The task> Write out all of the records below precisely as given, omitting the images.

Stored data entries>
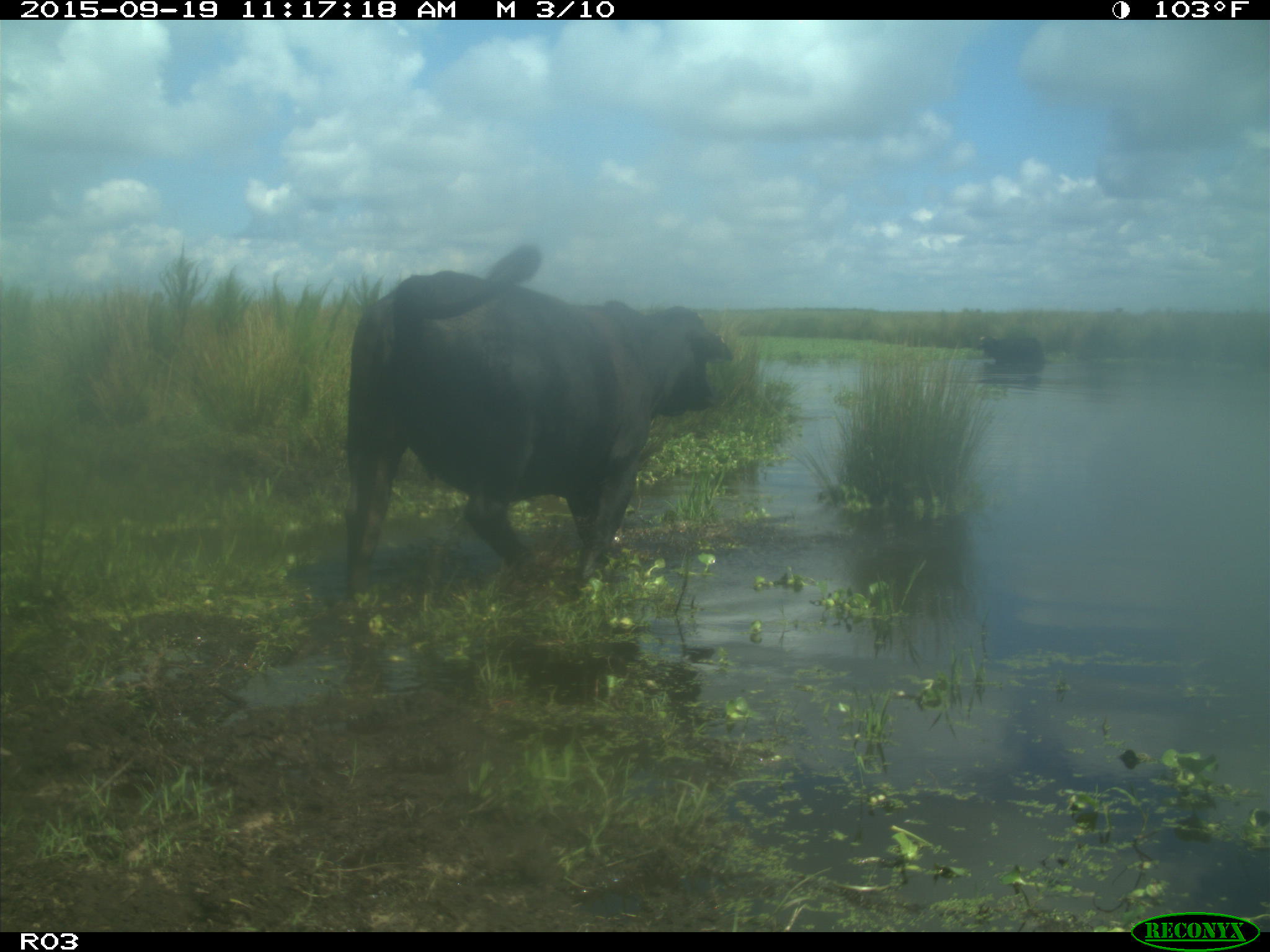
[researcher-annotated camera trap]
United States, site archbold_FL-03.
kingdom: Animalia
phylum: Chordata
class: Mammalia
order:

Response below>
[researcher-annotated camera trap]
United States, site archbold_FL-03.
kingdom: Animalia
phylum: Chordata
class: Mammalia
order:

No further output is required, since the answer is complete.